## INSTRUCTIONS FOR THE TASK
The reply must repeat the listing below exactly and carry none of its pictures.

───── DATA BELOW

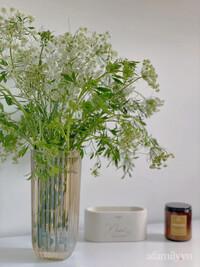 Mới, lạ hoa cà rốt, thu hút nhiều bà nội trợ yêu hoa mua về cắm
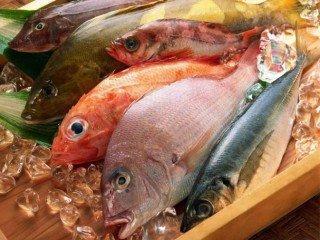 Manipulador de Alimentos. Pescados y Derivados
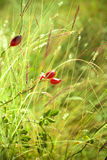 Rosehip in sunny weather Royalty Free Stock Images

──────────

## TASK RESPONSE
 Mới, lạ hoa cà rốt, thu hút nhiều bà nội trợ yêu hoa mua về cắm
 Manipulador de Alimentos. Pescados y Derivados
 Rosehip in sunny weather Royalty Free Stock Images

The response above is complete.